Puro Pueblo, c’est le titre de l’exposition de photographies en noir et blanc, réalisée par John Hall et visible jusqu’au 25 avril 2020 au centre d’art municipal Jean-Pierre Jouffroy. Une immersion inédite au cœur des hommes, des femmes et des enfants du Chili, durant l’Unité populaire, au début des années 1970, avant la dictature sanguinaire de Pinochet.

11 septembre 1973, la crise qui couvait depuis des mois au Chili, finit par éclater violemment. Retranché dans le palais présidentiel, le socialiste Salvador Allende assiste impuissant à la prise de contrôle du pays par une junte militaire. À 14h, celui qui avait représenté l’espoir de la gauche de tout un continent, se donne la mort. Pour le Chili, c’est le début d’une dictature féroce sous la férule du général Augusto Pinochet. Elle durera 26 ans, fera 3 200 morts et disparus, ainsi que 38 000 personnes torturées.
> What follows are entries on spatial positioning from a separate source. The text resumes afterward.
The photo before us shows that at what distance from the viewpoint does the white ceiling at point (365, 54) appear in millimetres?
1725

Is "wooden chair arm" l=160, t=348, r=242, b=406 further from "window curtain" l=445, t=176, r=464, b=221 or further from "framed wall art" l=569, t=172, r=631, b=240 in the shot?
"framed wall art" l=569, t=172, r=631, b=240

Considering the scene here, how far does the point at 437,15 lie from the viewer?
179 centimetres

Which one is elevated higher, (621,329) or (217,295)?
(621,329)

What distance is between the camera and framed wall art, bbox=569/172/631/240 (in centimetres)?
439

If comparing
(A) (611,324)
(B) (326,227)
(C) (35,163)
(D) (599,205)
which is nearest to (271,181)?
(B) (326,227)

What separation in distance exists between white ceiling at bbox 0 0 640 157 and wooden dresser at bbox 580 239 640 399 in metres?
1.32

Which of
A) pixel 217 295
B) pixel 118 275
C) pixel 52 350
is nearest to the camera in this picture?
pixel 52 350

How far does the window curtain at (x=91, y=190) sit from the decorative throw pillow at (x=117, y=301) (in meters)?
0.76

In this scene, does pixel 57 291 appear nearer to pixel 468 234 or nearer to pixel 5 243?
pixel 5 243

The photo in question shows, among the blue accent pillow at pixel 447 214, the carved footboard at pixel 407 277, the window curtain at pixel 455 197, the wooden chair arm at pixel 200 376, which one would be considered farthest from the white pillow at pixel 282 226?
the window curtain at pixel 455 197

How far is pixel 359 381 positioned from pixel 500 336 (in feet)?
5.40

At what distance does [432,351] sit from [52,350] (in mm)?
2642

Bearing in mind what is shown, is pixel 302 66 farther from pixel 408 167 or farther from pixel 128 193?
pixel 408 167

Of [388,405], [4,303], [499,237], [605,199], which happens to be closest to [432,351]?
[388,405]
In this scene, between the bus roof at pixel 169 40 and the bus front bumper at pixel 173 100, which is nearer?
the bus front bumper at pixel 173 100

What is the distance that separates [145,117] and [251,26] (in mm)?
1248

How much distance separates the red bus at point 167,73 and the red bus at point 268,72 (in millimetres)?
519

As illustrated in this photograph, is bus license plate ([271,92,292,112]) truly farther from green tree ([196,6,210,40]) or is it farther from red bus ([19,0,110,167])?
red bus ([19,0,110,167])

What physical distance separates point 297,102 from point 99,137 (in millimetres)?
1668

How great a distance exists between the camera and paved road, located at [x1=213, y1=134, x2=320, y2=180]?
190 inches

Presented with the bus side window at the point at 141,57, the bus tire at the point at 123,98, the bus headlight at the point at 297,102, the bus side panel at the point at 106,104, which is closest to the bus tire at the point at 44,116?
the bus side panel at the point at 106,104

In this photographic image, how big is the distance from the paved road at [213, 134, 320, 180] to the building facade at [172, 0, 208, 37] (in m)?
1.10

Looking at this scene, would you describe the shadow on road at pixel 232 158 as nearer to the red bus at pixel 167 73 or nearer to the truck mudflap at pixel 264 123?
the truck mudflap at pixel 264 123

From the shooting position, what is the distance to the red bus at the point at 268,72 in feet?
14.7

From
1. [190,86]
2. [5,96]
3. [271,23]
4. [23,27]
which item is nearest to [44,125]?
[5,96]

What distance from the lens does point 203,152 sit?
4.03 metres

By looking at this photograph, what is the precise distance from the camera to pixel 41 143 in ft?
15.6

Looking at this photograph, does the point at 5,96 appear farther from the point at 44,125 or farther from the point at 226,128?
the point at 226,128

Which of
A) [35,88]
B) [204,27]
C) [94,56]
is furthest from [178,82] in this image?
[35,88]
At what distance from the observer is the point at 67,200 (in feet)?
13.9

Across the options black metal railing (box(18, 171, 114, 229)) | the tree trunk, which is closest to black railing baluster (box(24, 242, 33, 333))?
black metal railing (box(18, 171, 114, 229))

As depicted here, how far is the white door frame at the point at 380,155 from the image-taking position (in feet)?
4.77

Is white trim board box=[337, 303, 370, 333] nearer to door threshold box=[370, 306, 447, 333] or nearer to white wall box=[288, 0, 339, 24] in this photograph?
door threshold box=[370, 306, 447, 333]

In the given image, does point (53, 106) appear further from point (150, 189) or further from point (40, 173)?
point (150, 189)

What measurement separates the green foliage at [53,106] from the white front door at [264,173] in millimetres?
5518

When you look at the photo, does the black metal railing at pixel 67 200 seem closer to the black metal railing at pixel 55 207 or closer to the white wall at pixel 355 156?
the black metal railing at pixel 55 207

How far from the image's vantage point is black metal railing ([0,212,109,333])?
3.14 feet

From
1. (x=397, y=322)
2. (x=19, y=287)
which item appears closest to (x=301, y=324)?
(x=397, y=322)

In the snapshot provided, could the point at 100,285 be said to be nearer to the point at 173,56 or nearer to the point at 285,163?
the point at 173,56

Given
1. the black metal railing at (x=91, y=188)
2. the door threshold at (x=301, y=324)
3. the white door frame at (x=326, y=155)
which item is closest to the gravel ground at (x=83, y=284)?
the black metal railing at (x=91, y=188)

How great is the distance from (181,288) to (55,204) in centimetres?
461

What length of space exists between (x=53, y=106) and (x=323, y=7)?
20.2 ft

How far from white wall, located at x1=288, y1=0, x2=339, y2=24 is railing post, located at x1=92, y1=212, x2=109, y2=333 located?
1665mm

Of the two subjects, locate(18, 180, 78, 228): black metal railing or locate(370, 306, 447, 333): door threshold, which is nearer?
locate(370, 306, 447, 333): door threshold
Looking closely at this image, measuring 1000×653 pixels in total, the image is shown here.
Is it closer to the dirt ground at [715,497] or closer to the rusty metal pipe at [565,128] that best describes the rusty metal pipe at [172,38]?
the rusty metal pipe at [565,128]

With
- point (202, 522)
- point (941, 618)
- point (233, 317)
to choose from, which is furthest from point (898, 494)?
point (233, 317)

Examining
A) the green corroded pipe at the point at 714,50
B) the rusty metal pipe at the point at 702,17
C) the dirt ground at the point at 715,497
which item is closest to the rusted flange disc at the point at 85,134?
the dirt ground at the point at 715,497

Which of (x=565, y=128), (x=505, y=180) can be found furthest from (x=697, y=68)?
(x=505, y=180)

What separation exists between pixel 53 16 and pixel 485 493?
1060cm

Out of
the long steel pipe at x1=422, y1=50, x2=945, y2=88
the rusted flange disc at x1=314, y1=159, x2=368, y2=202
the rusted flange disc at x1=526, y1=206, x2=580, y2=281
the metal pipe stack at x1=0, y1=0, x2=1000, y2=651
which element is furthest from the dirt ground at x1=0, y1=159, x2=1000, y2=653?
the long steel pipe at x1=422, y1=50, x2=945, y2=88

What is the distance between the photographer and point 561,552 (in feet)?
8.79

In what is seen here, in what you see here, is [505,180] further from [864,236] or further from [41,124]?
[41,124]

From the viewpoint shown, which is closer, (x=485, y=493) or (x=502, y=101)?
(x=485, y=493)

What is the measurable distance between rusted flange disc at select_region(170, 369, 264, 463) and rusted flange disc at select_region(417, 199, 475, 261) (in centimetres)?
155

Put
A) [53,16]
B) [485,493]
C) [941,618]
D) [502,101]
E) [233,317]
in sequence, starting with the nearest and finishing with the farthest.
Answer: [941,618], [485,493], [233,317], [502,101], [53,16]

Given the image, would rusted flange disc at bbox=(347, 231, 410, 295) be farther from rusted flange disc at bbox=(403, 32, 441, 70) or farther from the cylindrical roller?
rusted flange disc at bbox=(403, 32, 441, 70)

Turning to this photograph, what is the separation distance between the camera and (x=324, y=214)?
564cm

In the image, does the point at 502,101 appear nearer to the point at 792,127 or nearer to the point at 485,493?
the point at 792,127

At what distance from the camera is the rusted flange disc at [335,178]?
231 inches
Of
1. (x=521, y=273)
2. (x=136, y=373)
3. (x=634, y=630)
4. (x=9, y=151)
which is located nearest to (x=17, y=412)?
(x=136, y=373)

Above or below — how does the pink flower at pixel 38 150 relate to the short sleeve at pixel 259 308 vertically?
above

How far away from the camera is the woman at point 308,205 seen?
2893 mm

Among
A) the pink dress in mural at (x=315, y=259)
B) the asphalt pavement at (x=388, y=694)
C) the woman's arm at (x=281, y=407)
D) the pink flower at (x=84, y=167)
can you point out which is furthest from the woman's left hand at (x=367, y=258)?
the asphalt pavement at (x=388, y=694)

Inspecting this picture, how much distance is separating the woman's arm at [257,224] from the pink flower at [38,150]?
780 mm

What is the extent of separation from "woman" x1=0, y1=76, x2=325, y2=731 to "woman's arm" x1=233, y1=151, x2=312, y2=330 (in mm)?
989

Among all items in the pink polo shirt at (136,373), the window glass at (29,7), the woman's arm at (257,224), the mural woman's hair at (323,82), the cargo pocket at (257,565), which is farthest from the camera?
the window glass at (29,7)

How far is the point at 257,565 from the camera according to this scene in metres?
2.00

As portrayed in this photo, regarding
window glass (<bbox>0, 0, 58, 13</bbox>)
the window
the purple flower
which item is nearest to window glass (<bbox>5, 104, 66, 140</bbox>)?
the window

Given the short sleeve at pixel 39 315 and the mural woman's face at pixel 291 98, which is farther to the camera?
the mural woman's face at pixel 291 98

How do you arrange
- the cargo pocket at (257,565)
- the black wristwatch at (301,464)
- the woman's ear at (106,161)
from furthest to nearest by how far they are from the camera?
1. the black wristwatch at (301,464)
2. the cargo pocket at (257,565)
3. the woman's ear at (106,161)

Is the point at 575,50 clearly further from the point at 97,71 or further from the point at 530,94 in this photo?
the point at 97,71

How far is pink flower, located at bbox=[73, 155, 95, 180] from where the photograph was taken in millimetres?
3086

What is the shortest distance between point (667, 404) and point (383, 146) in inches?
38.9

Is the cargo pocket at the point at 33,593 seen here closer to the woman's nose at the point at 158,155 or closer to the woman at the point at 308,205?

L’onde de choc est immense. « Le monde entier était bouleversé par ce putsch. C’était l’événement dont tout le monde parlait. En 1974, pour contribuer à nourrir l’immense vague de sympathie qui s’exprimait de toute part, je décide d’éditer les photos que j’ai prises lors des manifestations de l’Unité populaire à Santiago, dont j’ai été témoin, entre 1971 et 1973 », explicite John Hall. C’est la genèse du portfolio intitulé « Puro Pueblo, les manifestations de l’Unité populaire à Santiago de Chili, 1971-1973 », qu’il conçoit avec la graphiste Margo Rouard-Snowman.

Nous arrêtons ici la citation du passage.